Para a esmagadora maioria dos alunos portugueses - a exceção são os estudantes do 9.º ano e do secundário, ainda envolvidos em exames nacionais - as férias grandes começaram na passada quinta-feira. Com cerca de 13 semanas de duração, a pausa letiva de Verão portuguesa está entre as maiores da Europa, a par de outros países do Sul, como Itália, Grécia e Malta. Mais do dobro das seis semanas praticadas em algumas regiões da Alemanha, em Inglaterra ou na Holanda.
Por outro lado, a distribuição das pausas letivas pelo resto do ano poderá deixar alguns alunos (e pais) portugueses com dúvidas sobre qual será o melhor dos modelos.
Em muitos países europeus, apesar de as férias de Verão serem mais curtas, o primeiro período é interrompido por uma semana de pausa - as chamadas férias de Outono - que em Portugal nunca existiu. No ano passado, o Conselho das Escolas - órgão consultivo que representa as escolas públicas do país - chegou a propor ao Ministério da Educação, então liderado por Nuno Crato, a inclusão de uma paragem de alguns dias no calendário. Mas a resposta limitou-se a uma promessa de "análise" nunca desenvolvida.
"Essencialmente, a nossa recomendação tinha três propostas", lembra José Eduardo Lemos, presidente do Conselho das Escolas: "O termo do ano letivo ser ao mesmo tempo para todos os anos letivos, a haver provas [antes do 9.º ano] que fossem na última semana de aulas e que houvesse uma interrupção curta, de dois ou três dias, de Outono. Neste momento, como acabaram os exames do 4.º e 6.º ano, esse problema acabou. Mas em relação ao restante a nossa posição continua a ser a mesma."
A proposta das escolas foi na altura muito criticada pela Confederação Nacional das Associações de pais (Confap), segundo a qual esta medida teria como consequência criar um problema de logística acrescido para as famílias, que teriam que encontrar ocupação para os alunos nessa pausa: mas a contraproposta das associações não foi menos polémica: um calendário escolar que seguisse de setembro a julho, deixando apenas um mês para a paragem estival. E a resposta das escolas foi igualmente negativa, com argumentos curiosamente semelhantes: 30 dias de pausa simplesmente não bastariam para organizar todo um ano escolar.
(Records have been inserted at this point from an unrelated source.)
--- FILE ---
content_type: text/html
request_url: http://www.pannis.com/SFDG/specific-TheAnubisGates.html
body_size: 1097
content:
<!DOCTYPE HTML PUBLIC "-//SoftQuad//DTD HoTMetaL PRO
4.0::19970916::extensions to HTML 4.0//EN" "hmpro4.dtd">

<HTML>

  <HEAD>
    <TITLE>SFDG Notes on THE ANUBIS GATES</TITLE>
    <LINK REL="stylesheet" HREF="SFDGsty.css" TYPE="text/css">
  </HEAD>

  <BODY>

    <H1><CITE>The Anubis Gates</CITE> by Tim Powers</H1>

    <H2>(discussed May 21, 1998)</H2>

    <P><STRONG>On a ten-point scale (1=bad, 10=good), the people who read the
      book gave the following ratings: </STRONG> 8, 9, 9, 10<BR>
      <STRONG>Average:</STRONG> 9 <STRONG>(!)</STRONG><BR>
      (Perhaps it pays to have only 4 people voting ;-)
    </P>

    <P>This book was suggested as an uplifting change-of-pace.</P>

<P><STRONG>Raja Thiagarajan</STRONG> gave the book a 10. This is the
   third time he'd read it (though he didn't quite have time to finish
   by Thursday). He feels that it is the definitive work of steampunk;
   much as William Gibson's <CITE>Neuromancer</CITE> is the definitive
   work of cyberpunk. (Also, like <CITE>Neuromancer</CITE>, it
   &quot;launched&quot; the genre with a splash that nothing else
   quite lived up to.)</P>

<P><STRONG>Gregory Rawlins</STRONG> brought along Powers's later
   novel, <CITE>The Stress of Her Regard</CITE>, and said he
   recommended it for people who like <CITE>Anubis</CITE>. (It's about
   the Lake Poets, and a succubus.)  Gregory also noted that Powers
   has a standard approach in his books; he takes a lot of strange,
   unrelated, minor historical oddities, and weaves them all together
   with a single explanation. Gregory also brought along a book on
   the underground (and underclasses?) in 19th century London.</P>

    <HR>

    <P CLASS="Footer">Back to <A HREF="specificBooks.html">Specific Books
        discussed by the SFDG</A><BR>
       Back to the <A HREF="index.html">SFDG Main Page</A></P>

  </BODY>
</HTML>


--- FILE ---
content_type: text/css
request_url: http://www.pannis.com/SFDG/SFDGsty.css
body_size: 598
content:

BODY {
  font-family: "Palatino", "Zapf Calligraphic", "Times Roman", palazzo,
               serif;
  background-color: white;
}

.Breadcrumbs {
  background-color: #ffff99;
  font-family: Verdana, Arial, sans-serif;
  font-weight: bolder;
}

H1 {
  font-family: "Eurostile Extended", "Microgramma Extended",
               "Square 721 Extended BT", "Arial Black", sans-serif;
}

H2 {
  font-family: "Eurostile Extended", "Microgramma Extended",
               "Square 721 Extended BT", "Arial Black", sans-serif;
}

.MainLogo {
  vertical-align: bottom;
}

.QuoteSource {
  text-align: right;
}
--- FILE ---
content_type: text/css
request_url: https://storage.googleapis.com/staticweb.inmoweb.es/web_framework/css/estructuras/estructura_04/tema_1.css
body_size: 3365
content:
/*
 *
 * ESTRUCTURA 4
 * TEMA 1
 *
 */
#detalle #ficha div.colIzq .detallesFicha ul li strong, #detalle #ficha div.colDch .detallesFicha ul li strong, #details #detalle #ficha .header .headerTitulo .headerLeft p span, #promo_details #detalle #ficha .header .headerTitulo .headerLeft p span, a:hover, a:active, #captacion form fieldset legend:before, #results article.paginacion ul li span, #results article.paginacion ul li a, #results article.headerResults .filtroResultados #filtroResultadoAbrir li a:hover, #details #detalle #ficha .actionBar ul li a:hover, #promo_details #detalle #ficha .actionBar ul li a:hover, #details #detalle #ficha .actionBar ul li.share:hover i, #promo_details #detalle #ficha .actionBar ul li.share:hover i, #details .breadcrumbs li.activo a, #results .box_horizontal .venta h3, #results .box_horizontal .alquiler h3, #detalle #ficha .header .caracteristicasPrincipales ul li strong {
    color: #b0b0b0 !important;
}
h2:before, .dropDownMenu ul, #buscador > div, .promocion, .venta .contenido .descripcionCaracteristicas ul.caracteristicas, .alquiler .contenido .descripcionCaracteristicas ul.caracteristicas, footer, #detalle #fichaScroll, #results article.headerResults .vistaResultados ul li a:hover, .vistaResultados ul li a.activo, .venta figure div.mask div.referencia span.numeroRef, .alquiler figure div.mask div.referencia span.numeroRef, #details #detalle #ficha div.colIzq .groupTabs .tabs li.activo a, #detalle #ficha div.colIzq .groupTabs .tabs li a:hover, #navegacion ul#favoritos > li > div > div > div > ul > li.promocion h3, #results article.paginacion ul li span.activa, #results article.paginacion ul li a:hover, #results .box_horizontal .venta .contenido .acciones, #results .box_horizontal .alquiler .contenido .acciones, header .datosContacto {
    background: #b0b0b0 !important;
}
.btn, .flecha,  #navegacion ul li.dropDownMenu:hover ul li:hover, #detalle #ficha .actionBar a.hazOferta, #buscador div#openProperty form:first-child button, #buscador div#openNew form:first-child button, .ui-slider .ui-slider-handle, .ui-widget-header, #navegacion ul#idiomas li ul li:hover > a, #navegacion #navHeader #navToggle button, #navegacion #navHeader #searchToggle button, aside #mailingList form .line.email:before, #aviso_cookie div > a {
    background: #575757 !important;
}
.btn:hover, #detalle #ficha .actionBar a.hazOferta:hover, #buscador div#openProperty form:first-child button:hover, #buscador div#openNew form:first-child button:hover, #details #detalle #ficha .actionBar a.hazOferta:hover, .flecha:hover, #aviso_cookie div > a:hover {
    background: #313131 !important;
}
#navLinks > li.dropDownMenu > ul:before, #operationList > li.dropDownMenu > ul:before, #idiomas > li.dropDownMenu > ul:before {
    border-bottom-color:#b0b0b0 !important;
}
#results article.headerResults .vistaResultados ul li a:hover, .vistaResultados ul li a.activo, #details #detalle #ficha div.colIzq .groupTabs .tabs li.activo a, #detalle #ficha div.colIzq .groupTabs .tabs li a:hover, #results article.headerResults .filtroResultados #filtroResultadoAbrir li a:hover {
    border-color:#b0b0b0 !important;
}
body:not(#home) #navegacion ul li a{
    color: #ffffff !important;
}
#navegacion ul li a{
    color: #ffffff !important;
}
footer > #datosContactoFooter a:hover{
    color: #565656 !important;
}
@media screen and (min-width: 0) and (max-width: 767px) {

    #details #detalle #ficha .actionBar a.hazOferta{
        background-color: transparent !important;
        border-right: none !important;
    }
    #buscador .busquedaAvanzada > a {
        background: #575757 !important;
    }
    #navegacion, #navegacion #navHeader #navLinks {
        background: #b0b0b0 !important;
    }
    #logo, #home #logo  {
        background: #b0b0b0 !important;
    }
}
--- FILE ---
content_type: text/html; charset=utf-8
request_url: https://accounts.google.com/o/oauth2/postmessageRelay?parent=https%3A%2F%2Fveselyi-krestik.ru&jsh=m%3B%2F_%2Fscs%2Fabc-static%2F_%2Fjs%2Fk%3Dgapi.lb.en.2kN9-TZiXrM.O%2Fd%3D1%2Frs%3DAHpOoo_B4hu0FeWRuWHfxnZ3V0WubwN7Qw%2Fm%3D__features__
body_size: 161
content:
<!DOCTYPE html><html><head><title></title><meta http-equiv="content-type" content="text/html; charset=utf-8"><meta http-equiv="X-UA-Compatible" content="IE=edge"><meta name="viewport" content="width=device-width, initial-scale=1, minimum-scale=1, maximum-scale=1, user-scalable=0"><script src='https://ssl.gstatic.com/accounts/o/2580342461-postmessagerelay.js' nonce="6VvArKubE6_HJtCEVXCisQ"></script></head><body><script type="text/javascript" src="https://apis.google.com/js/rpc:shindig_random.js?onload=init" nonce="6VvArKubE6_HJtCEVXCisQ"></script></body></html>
"Nunca defendemos a atividade letiva continuada até julho", esclarece agora ao DN Jorge Ascensão, presidente da Confap. "Mas defendemos que deve haver uma resposta educativa, que possa ser feita no tempo das pausas, nomeadamente de Verão". Hoje, lembra, "as famílias que já têm forma de o fazer, mantendo os filhos ocupados, já o fazem. Umas vezes pagando, outras vezes beneficiando das iniciativas das autarquias. O que pensamos é que isto poderia ser feito de uma forma mais conjugada e coordenada, uma resposta da sociedade a um problema em vez das atuais soluções assistencialistas".